TASK OBJECTIVE
Output, word for word, the portion of the text on AI-based autism diagnosis starting at "Given the significance" and ending at "their Twitter biographies.".

SUPPLIED TEXT
[Start of section]
While many studies have focused on detecting ASD, most rely on time-consuming interviews and questionnaires, emphasizing the need for early diagnosis [9]. However, recent advancements in artificial intelligence (AI) offer promising solutions in the healthcare field [10, 11]. AI models have been successfully applied to detect and diagnose various types of cancer, such as prostate, breast, and cervical cancer [12,13,14]. In the context of ASD, previous research has primarily utilized machine learning techniques and datasets consisting of images [15, 16], or focused on specific techniques like eye-tracking [17]. However, recent studies have explored the use of AI and machine learning to analyze textual data from social media platforms, particularly Twitter, to identify ASD-related behaviors and patterns [18]. By examining the content and structure of tweets, AI algorithms can provide valuable insights for early diagnosis and intervention, offering new opportunities for accurate and timely ASD diagnosis [19, 20].

Given the significance of social networks and AI in early ASD diagnosis, there is a research gap in utilizing information from Twitter users’ biographies to develop models that aid in this endeavor [21]. Individuals within the ASD spectrum often disclose their condition in their biographies using hashtags, plain text, emojis, or emoticons, enabling more precise identification of individuals with different ASD subtypes. Twitter, with its accessibility for extracting textual data, is the platform of choice for this study. The primary objective is to develop artificial intelligence models that can diagnose ASD by analyzing the texts posted by users who openly disclose their condition in their Twitter biographies.

Building upon our preliminary study presented at a conference, where we delved into the potential of artificial intelligence for diagnosing Autism Spectrum Disorder (ASD) [22], this manuscript introduces several substantial advancements. Our key contributions in this extended research are:

  • Additional Machine Learning Models: Beyond the models explored in our initial study, we have trained and evaluated others, notably including KNN. The rigorous process of including and evaluating these models, each with its unique characteristics and parameters, demanded significant effort for fine-tuning and optimization tailored to our dataset.
[End of section]
[Stored data]
[Start of section]
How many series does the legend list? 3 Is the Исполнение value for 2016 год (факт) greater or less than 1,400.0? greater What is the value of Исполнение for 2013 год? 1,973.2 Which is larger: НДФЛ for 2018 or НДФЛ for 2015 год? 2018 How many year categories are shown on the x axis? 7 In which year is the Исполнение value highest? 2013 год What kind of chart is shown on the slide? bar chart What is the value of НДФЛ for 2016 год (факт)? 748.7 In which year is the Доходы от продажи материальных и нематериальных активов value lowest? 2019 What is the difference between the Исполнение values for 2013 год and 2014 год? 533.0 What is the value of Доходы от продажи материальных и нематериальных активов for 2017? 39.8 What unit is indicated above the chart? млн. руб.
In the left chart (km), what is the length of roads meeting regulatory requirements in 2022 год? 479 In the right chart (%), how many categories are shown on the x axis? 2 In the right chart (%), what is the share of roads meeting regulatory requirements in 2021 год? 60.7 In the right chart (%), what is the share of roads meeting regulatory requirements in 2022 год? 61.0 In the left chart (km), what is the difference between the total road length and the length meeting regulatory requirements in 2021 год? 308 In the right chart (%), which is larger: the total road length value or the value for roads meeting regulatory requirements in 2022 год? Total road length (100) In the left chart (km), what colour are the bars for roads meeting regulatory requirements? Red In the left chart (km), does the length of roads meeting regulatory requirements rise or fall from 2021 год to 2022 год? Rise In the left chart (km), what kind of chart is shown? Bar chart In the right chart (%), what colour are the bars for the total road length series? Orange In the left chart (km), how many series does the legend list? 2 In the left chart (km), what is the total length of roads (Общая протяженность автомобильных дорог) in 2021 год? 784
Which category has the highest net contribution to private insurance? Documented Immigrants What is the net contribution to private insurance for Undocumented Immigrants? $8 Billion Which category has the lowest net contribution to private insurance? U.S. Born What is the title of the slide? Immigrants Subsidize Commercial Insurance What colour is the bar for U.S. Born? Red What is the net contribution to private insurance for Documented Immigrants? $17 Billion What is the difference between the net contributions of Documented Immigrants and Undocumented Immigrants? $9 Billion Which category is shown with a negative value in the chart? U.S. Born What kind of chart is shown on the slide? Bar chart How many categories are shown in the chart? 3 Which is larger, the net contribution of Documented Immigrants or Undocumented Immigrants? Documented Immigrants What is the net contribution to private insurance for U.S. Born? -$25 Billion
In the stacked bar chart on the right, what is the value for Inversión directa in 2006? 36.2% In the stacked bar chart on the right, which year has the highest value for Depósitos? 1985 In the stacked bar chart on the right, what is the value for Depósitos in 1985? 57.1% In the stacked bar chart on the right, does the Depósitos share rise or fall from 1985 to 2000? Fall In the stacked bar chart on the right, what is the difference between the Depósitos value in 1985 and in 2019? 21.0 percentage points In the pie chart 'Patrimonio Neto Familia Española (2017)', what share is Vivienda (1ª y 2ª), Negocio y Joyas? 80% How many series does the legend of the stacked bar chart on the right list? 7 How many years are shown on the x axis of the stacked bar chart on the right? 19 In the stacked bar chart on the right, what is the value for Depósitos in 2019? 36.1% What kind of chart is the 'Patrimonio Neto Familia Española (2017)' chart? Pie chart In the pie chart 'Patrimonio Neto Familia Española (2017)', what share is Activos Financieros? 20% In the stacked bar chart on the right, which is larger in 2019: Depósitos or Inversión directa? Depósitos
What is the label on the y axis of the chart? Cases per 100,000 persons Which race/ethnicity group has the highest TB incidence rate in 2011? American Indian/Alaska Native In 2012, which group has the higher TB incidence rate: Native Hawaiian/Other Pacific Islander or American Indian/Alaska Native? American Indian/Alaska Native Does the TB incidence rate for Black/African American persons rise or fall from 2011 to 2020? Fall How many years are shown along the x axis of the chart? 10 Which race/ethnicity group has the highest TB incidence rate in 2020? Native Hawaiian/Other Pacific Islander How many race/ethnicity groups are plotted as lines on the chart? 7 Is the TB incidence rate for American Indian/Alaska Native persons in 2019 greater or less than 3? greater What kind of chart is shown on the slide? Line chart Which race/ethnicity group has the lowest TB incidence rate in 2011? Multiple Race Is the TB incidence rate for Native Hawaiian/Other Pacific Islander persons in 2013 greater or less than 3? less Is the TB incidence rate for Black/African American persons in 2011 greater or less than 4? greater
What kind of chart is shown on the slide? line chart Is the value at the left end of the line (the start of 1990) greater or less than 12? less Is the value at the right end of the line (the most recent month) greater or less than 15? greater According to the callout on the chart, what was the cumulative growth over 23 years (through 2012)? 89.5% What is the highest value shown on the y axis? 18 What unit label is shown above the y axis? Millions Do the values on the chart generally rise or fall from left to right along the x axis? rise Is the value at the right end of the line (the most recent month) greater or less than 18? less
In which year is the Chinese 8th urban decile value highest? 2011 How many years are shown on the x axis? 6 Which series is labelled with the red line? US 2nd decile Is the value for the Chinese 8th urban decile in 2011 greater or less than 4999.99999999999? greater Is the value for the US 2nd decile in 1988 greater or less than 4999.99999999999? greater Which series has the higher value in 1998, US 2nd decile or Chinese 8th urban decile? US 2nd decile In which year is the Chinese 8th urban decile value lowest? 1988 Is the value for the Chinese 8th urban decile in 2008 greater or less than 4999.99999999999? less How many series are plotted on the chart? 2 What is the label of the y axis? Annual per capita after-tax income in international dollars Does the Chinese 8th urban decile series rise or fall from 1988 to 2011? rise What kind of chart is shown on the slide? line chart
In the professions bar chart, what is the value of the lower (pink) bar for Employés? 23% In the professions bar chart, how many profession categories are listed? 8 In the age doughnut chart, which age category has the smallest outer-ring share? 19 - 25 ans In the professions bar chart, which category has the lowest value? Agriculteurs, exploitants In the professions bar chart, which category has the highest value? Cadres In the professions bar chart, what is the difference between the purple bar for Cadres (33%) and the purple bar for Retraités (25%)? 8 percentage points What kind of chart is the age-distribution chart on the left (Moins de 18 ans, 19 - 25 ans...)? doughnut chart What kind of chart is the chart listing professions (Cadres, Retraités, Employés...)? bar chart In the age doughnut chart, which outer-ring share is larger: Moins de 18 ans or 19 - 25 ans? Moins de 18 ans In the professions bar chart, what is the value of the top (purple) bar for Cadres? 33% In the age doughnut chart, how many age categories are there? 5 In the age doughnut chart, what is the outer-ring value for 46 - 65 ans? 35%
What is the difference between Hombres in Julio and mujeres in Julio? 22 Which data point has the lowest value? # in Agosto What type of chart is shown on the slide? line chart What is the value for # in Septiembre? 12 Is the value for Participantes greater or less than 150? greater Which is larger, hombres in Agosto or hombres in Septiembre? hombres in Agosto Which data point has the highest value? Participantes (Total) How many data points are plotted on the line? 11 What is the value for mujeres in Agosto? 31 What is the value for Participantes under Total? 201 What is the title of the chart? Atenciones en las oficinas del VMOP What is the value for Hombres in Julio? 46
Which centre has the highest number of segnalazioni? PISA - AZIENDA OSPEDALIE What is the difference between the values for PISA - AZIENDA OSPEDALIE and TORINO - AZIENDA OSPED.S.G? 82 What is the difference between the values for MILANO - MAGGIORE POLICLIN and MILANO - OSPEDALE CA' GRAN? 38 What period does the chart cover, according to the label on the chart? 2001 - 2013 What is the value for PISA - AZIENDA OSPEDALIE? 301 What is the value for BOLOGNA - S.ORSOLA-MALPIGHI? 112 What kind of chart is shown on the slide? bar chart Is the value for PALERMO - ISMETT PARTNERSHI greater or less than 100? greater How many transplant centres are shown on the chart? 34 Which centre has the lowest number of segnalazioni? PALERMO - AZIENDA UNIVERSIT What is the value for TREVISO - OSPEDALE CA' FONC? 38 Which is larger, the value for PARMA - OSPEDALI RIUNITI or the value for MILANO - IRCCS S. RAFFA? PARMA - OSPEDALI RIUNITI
[End of section]
EXPECTED OUTPUT
Given the significance of social networks and AI in early ASD diagnosis, there is a research gap in utilizing information from Twitter users’ biographies to develop models that aid in this endeavor [21]. Individuals within the ASD spectrum often disclose their condition in their biographies using hashtags, plain text, emojis, or emoticons, enabling more precise identification of individuals with different ASD subtypes. Twitter, with its accessibility for extracting textual data, is the platform of choice for this study. The primary objective is to develop artificial intelligence models that can diagnose ASD by analyzing the texts posted by users who openly disclose their condition in their Twitter biographies.